Today this may have changed, and unthinking obedience perhaps no longer may be applied blindly. The recent trial of Vice-Admiral Luc, Chief of Staff to Admiral Abrial, Minister of Marine immediately after the landing, charged with having attempted to prevent the sabotage of the French fleet at Toulon on orders of Laval, is significant. The only witness to testify against him, Vice Admiral Sable, then Inspector of the Navy, said in substance that when an officer attains a rank of high responsibility he no longer has the right to obey automatically orders against the interests of the State, even if these orders are given directly by a superior. Admiral Luc was sentenced to two years imprisonment. But this precedent is not yet generally recognized, and some of the higher French military authorities still take the position of not questioning orders received from their chiefs.

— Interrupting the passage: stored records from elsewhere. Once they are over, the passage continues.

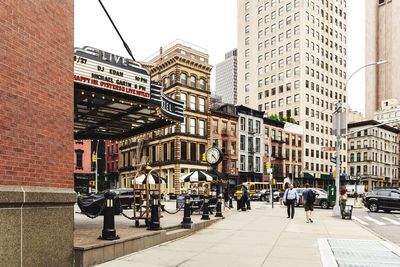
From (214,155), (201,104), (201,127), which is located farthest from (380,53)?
(214,155)

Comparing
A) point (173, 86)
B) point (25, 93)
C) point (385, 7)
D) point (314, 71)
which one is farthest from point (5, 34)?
point (385, 7)

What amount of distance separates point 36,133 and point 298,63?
76760 millimetres

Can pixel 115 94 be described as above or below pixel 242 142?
above

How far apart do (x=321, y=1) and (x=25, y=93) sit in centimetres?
8812

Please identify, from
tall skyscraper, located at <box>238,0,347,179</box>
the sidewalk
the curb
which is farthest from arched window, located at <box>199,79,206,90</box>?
the curb

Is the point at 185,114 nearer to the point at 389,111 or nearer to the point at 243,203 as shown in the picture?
the point at 243,203

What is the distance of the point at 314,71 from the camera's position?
3216 inches

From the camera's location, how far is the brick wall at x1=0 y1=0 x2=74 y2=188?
6.64m

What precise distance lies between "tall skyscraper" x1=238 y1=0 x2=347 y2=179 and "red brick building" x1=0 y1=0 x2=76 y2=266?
7138cm

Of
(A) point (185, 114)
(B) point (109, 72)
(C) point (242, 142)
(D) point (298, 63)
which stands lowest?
(C) point (242, 142)

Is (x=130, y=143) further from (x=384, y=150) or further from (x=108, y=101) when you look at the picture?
(x=384, y=150)

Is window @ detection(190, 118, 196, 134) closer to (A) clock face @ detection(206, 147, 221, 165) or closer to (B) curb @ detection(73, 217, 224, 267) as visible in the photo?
(A) clock face @ detection(206, 147, 221, 165)

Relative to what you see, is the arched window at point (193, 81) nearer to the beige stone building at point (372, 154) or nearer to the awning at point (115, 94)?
the awning at point (115, 94)

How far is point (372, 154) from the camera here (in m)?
91.1
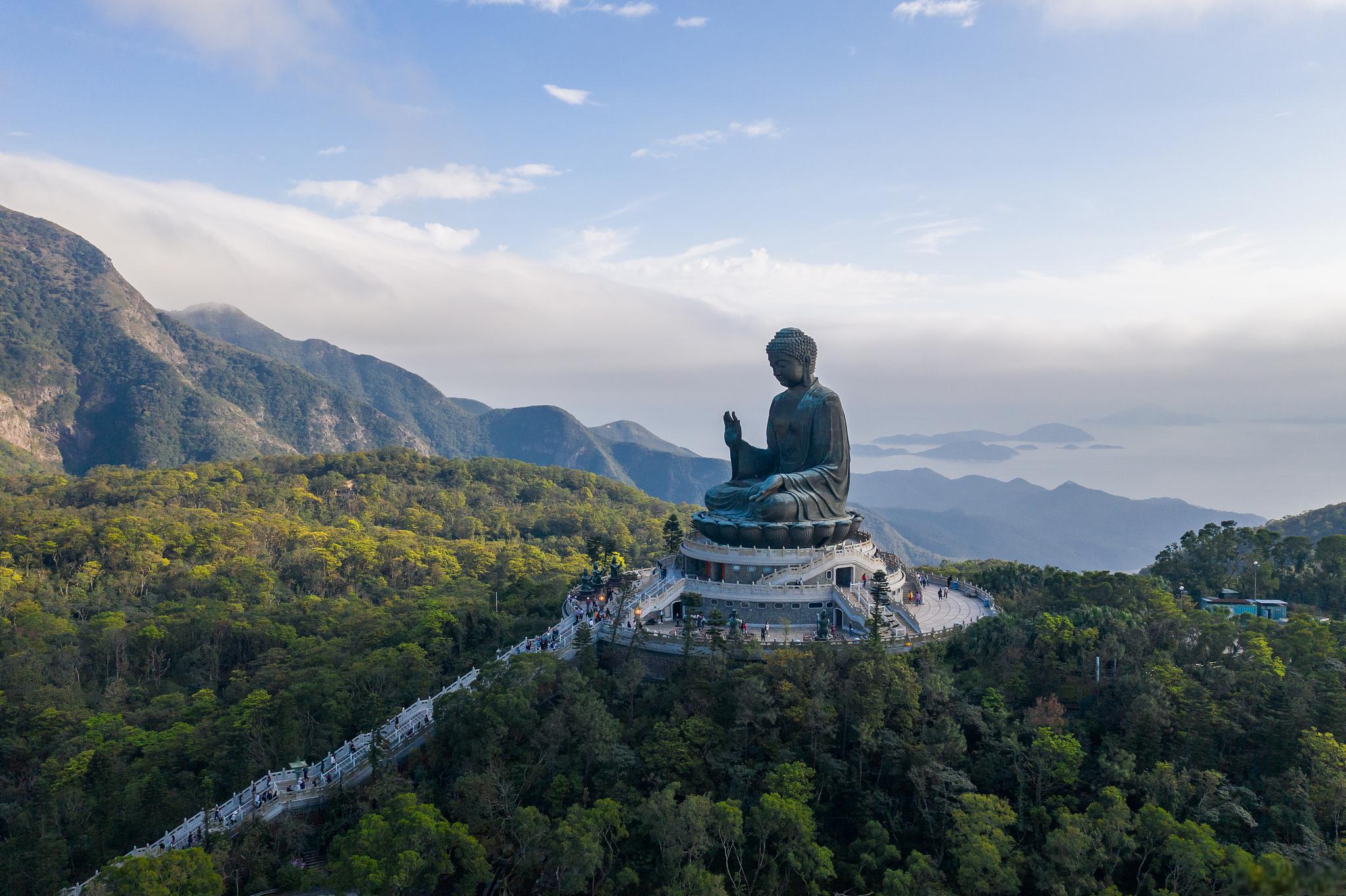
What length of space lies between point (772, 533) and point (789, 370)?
7.44 m

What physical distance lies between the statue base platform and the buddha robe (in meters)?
0.42

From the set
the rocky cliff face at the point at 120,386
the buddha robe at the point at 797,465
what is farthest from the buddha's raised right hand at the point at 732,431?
the rocky cliff face at the point at 120,386

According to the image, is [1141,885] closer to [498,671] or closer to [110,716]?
[498,671]

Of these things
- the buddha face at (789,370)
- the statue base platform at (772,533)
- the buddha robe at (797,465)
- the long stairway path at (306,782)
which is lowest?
the long stairway path at (306,782)

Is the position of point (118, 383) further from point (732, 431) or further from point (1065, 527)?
point (1065, 527)

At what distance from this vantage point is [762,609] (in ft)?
90.9

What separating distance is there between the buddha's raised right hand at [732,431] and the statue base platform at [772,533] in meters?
4.43

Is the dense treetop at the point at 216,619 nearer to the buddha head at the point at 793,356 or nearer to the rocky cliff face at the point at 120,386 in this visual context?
the buddha head at the point at 793,356

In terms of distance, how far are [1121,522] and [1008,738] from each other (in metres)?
148

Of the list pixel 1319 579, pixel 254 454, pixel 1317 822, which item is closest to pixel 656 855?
pixel 1317 822

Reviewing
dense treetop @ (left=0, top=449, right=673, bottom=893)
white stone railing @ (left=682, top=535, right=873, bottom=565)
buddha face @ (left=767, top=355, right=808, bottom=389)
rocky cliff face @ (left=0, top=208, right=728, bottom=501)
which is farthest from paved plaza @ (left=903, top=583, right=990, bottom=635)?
rocky cliff face @ (left=0, top=208, right=728, bottom=501)

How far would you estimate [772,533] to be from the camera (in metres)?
29.3

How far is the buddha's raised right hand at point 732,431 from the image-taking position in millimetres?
34438

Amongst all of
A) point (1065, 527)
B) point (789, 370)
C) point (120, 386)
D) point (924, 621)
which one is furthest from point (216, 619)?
point (1065, 527)
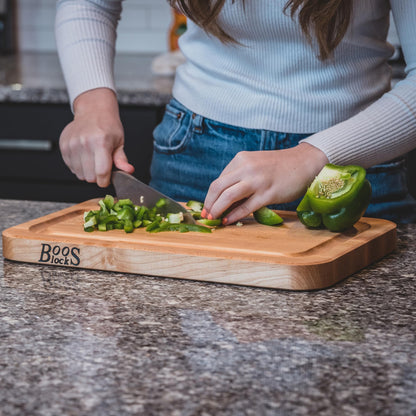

Thus it seems probable that even if requisite political preparation for French acquiescence in the landings had been attempted, it would have been unsuccessful. And it follows that it was a grave error to have believed that the isolated and uninformed General Bethouart, a subaltern, could rally Morocco to the Allied cause in the disorder and confusion that prevailed. His action, taken though it was in the highest spirit of patriotism, only made more inevitable the inconceivable duel between the Jean Bart and Massachusetts, with American Curtiss planes which had been turned over to France before the Armistice fighting U.S. Grummans, and Moroccan skirmishers firing on their liberators.
Soldiers and sailors of equal bravery, though unequally armed, with no sense of hatred fought each other blindly, unwillingly in the darkness and confusion of a tragic night—the unnecessary prologue to a brotherhood of arms that was to carry them side by side through Italy, France, and into the heart of Germany.
1. Against these unquestionable facts must be placed in the scales the equally undeniable one that General Nogues had often been invited to throw in his lot and that of Morocco with the Allies.
It is not generally known that in June, 1940, Duff Cooper went to Morocco in an endeavor to convince the Resident General that it was in the interest of France to work with the British. Late in the same year, President Roosevelt’s personal representative, Robert Murphy, made and maintained contact with Nogues almost up to the date of the landing. By that time, however, Nogues, who in June, 1940, wanted to continue the fight in North Africa, was convinced of Axis victory and had reached the conclusion that French possessions must remain out of the war if they were to be saved for France.
As late at October, 1942, Mr. Murphy saw General Nogues and heard his expressed hostility to French participation in the war and his loyalty to Vichy.
It is not inaccurate to say that Nogues’ attitude was due to his conviction that the Germans were masters of the sea, that therefore an Allied landing on a scale sufficient to take and hold Morocco was impossible, and that German victory eventually was certain. Other reasons might also be found in the character of the Resident General, but here one enters the realm of the suppositional.
2. Statement made by Bethouart himself.